A Mediterranean Marriage
Page 25
‘Wedding evening,’ Lily whispered, feeling truly wicked and loving it and so grateful he wasn’t one whit bothered about Brett having called.
CHAPTER EIGHT
SETTING her down beside the bed, Rauf removed Lily’s sun-hat and embarked on the dozen hairgrips she had used to pile most of her glorious mane up out of sight.
Blue eyes bright as jewels, she looked up at him. ‘I’m really happy,’ she told him.
Who was sh
e keenest to convince? Herself? Rauf shut down on that thought as soon as it surfaced but it led right on in to another. Right now, was she trying not to think about Brett? Of course, she was! How could she not be thinking of the bastard after he had just phoned her? He had to get rid of that phone. What had happened once was not going to happen a second time.
Recognising the aggressive thrust of his jawline, troubled by his unusual silence, Lily whispered worriedly, ‘Do you have regrets about marrying me already?’
‘Are you crazy?’ Rauf launched at her with a force of instant rebuttal that struck her as a not quite convincing overreaction.
‘It’s all right to admit it…I’d sooner know…we did go into this a bit fast,’ Lily conceded tightly.
‘I can’t imagine my life without you,’ Rauf breathed tautly.
‘But I’ve only been back in your life four days…’
‘Four days is long enough with a lifetime ahead of us,’ Rauf swore, backing off a step to throw off his jacket and wrench at his silk tie. ‘My great-grandfather asked for Nelispah’s hand in marriage the first day he saw her…’
‘Love at first sight.’ Lily was impressed.
‘Or the fact that the men in her family said he was a dead man if he didn’t marry her,’ Rauf traded with sudden grudging amusement.
‘I don’t believe you…’
‘You should. He was on a walking tour of the mountain villages. Quite by accident he saw Nelispah bathing in a river in her underwear and she liked the look of him so she told her brothers about it. Her brothers liked the look of him too because a Turk prosperous enough to take a holiday seventy-five years ago was a rich man on their terms. So forty days later he came back down the mountain with a wife and said it was love at first sight—’
Lily was fascinated. ‘Why forty days later?’
‘Village weddings used to be extremely lengthy affairs.’
‘And your grandmother…how did she meet your grandfather?’
‘With a great deal of cunning because in those days only parents arranged marriages and daughters were never allowed out without a chaperone. She dropped her scarf in the street, he picked it up and then it was the love-at-first-sight story all over again,’ Rauf delivered cynically. ‘My parents were the same. They got one glimpse of each other at a wedding and my mother went into a decline until my grandfather agreed to her marrying him…at the time he wanted her to marry someone else.’
‘You have a very romantic family tree.’ Lily tried not to say what was on her mind but in the end could not hold her curiosity in. ‘So why did you have to be different?’
‘Because the girl I thought I loved at nineteen was in love with one of my best friends…but she would still have married me because I was a richer catch.’ The minute he’d said it, Rauf admitted that he was irritated with himself, for even his family had no idea how close he had come then to fulfilling their fondest hopes.
‘Oh, no…that must have been awful for you,’ Lily exclaimed with the kind of ready sympathy that made him grit his teeth. ‘How did you find out?’

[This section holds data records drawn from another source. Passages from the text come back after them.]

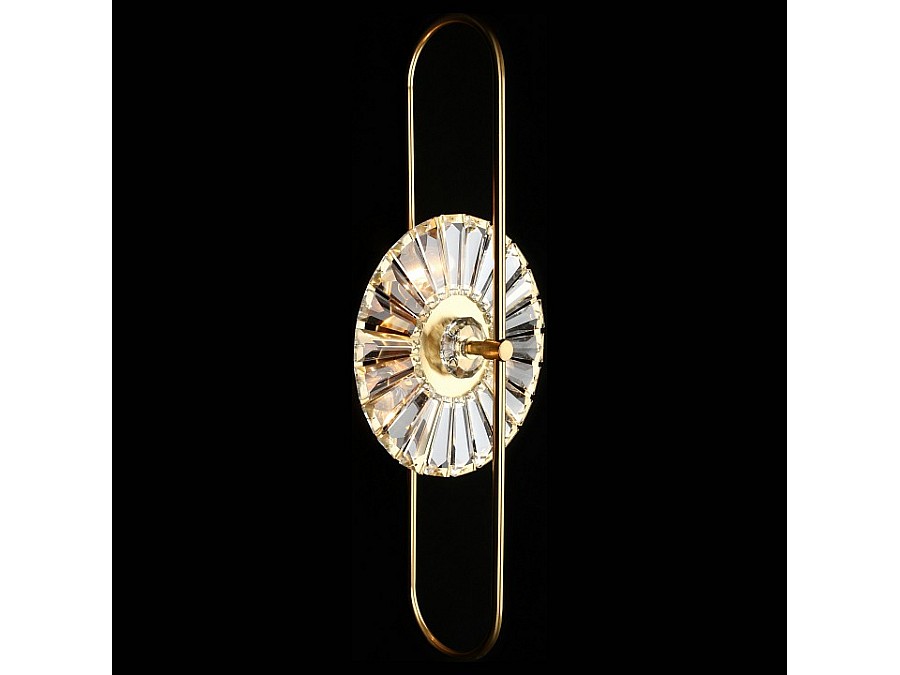 Накладной светильник Aployt Valentayn APL.641.01.03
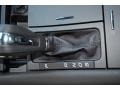2015 Magnetic Metallic Ford Taurus SEL  photo #17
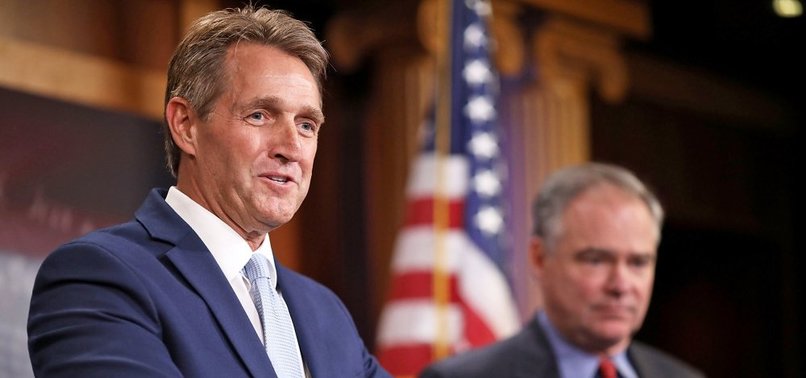 Senato’dan ABD’nin Ankara Büyükelçisi adayina onay!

‘I found them rolling about a bed at a party.’ Rauf shrugged with expressive finality and went back to unbuttoning his shirt. ‘It was no big deal. I got over it. Don’t get the idea that I went off marriage because of that one bad experience.’
‘Of course not…’ Lily swallowed hard but she could imagine how vulnerable he must have been as a teenager, especially after having been raised on a careful diet of romantic love-at-first-sight stories by his shrewd but over-protective family. ‘Was she one of the girls your relatives were hoping you would marry?’
‘Yes. How the hell did we get onto this subject?’ Rauf demanded.
Lily did something she had never done before. Seeing that a distraction was called for, she reached behind herself and undid the zip on her dress. Then she let the sleeves drift down her extended arms and the entire garment finally dropped in a heap round her toes.
The strangest ache stirred in Rauf’s chest. He couldn’t understand why he didn’t laugh when she shimmied out of her dress with that taut, flushed air of daring and stood there revealed in…a full-length white cotton petticoat that revealed very little more than the dress had. ‘Love the frills,’ he breathed huskily.
Lily had forgotten she was wearing the petticoat. ‘That dress is a bit see-through,’ she muttered awkwardly.
‘I wouldn’t have liked that at all,’ Rauf asserted instantly, moving fluidly forward to spin her round and peel her out of the petticoat.